Testo del documento |

>>>>

Una degli avvocati di Julian Assange, Stella Morris, ha rivolto un appello per il rilascio del fondatore di Wikileaks che, secondo la legale, rischia di essere contagiato dal coronavirus nel carcere di Belmarsh, dove è detenuto da quando ha lasciato l’ambasciata dell’Ecuador a Londra l’anno scorso. Morris ha detto che il rischio di contrarre il Covid19 è «endemico» nelle prigioni ed il suo cliente, che ha 48 anni, sarebbe più vulnerabile per problemi fisici e mentali. Morris specifica che Assange «è in isolamento per 23 ore al giorno e tutte le visite sono state sospese». È fissata per il prossimo 18 maggio l’udienza per l’estradizione negli Stati Uniti. Il mese scorso è stata rifiutata la richiesta di rilascio su cauzione perché è stato ritenuto alto il rischio di fuga da parte di Assange. L’appello è stato affidato alla Press Association, agenzia britannica che rivela - citando documenti processuali - che Assange e Morris sono una coppia dal 2015 ed hanno anche due figli, uno di 3 ed uno di un anno. Morris ha raccontato di aver incontrato Assange nel 2011 quando lei era un’assistente legale e lui viveva nell’ambasciata dell’Ecuador dove è stato rifugiato per sette anni per evitare l’arresto avvenuto poi lo scorso aprile.

<<<<

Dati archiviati
>>>>

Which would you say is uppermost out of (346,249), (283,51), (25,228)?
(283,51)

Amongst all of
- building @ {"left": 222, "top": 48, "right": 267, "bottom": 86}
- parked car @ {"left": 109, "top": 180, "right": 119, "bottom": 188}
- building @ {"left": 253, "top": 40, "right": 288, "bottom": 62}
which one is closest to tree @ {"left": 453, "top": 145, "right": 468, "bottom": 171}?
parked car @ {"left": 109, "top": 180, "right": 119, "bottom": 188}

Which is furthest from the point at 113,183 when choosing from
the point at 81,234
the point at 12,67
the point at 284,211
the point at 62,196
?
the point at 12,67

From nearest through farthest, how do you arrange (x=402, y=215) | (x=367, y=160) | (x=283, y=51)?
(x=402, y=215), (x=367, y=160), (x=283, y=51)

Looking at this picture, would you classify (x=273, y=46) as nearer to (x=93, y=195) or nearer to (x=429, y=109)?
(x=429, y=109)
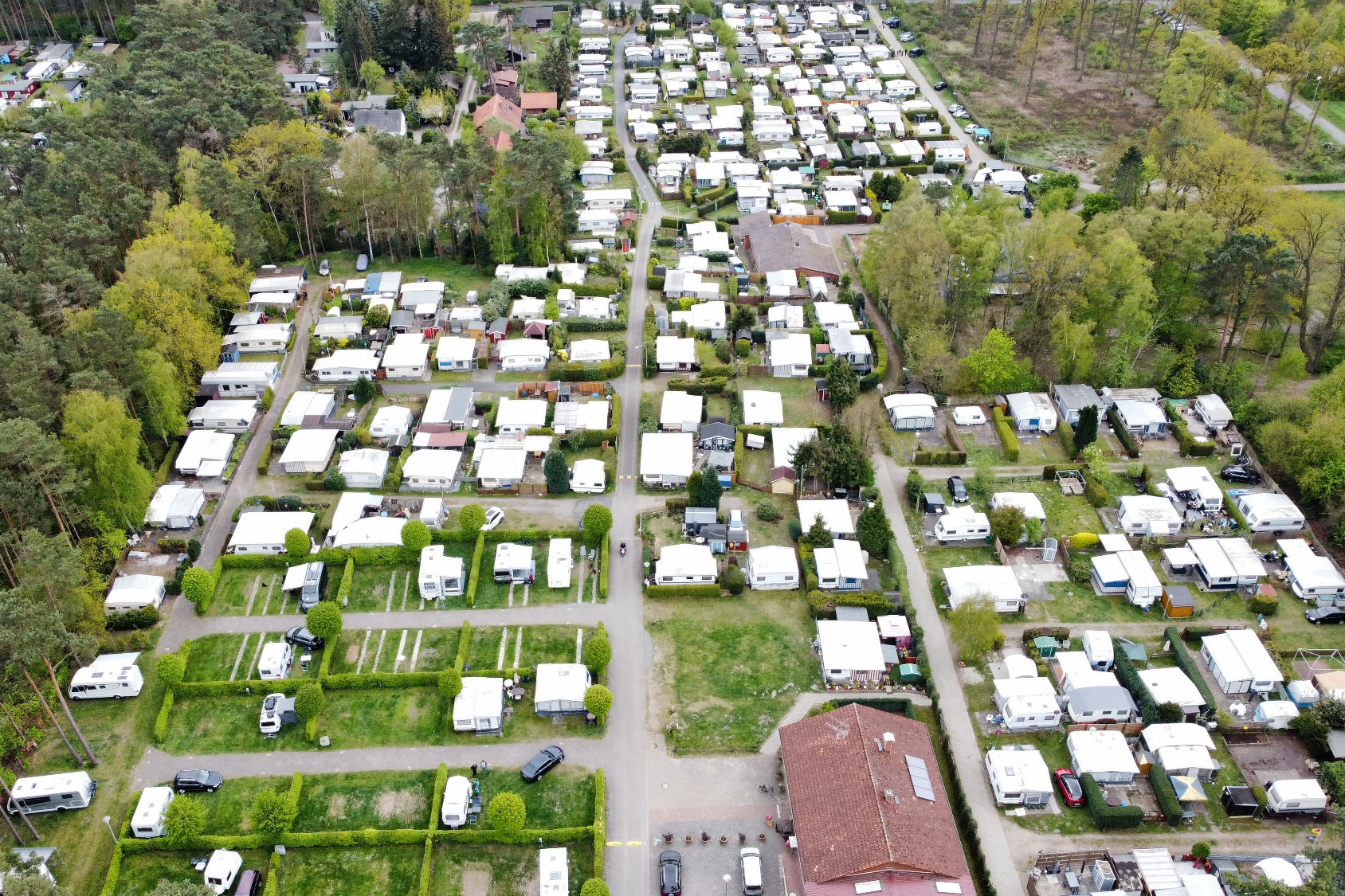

<<<<

Attività richiesta 1 |
Nell'articolo su Julian Assange, per quale data è fissata l'udienza per l'estradizione negli Stati Uniti?
Attività richiesta 2 |
Prosegua l'articolo sulla detenzione di Julian Assange a partire dall'ultima frase riportata.

Spazio risposta 1 |
Per il 18 maggio.

Spazio risposta 2 |
Il caso
Le prime udienze si sono svolte in febbraio, e dopo una pausa il processo riprenderà il prossimo 18 maggio. Sono dure le accuse che gli Usa rivolgono ad Assange: in una prima fase, si trattava sostanzialmente di cospirazione volta ad attaccare il sistema informatico del governo statunitense. Nel maggio del 2019 l’accusa è stata decisamente rafforzato con ulteriori 17 ulteriori imputazioni per violazione delle leggi anti-spionaggio. Tra il 2010 e il 2012 la piattaforma Wikileaks aveva diffuso su Internet centinaia di migliaia di documenti segreti, soprattutto il merito alla guerra in Iraq: contenevano, tra le altre, informazioni scottanti in merito alle missioni americane nel Paese, rivelando anche di uccisioni di civili e maltrattamenti di prigionieri. Sull’altro fronte, gli inquirenti americani contestano che le rivelazioni di Wikileaks siano da considerarsi «pubblicazioni giornalistiche» protette dalla libertà di stampa. Al contrario, al processo londinese il legale che rappresenta gli Stati Uniti, James Lewis, ha ribadito che l’attività di Assange e di Wikileaks «ha messo in pericolo delle vite umane», avendo diffuso dati sensibili che hanno esposto informatori degli Usa in Iraq o in Afghanistan al rischio di venire torturati o uccisi. In pratica il processo sin dalle sue primissime battute è un botta e risposta senza sosta: l’avvocato di Assange, Fitzgerald, ha ricordato le accuse per le quali qualcuno negli Usa avrebbe pianificato «il sequestro o l’avvelenamento» del fondatore di Wikileaks mentre era rifugiato nell’ambasciata dell’Ecuador a Londra.